Low Equity Holds Back Housing Inventory and Sales

By Gino Blefari
President & CEO
Intero Real Estate Services, Inc.

22 million homeowners can’t sell.

That’s what’s really holding back inventory and therefore home sales in many markets right now. While home sales have rebound at a healthy pace in many areas, lack of inventory holds a wrench in the gears.

Zillow this past week reported that 13 million homeowners were still underwater in Q1, and more than 9 million more lacked enough equity to move. That’s 25.4% of all homeowners with a mortgage. This is a large part of the short inventory story.

These homeowners are essentially stuck. For now.

The total number of homeowners with less than 20% equity increases the negative equity rate to 43.6%, or 22.3 million homeowners, Zillow said. Zillow’s factoring in that a seller would need at least 20% to cover selling and closing fees, as well as make a down payment on a new home.

Of the 30 largest metro areas in Zillow’s report, Las Vegas (71.5%) had the highest percent of homeowners with less than 20% equity. Atlanta (64.1%) and Riverside, Calif. (59.7%) were second and third.

What’s going to bring back equity?

Time and demand.

But it needs to happen within delicate boundaries.
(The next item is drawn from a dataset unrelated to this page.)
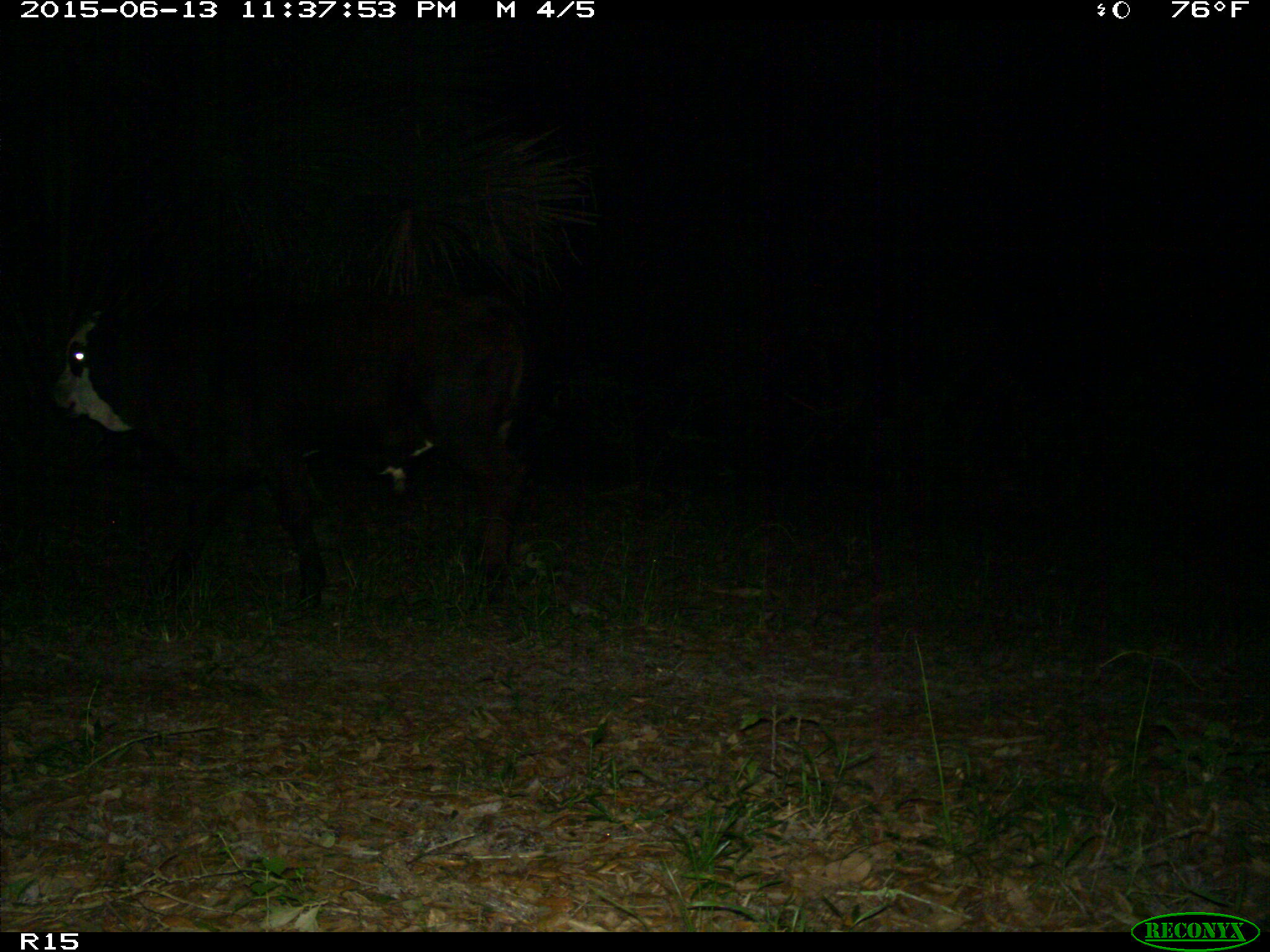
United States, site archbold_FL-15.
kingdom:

If inventory continues to lag by larger margins, demand will price out too many buyers – especially first-time buyers.

As we’ve noted before, this is the only notable obstacle in the recovery right now. As it stands, housing is being called the strongest sector of the economy. Home prices are makinghealthy gains and sales are either chugging along in some markets or exploding off the charts in others like we’re seeing in Silicon Valley.

What needs to happen to remove this obstacle, however, is a combination of things. Values will need to continue to climb, but more of the severe underwater cases will also need opportunities to either refinance or short sell out of their situations.

It may seem like a steep climb, but we’re already on the hill looking up. Soon we’ll be looking back. Most expect more improvement on the horizon.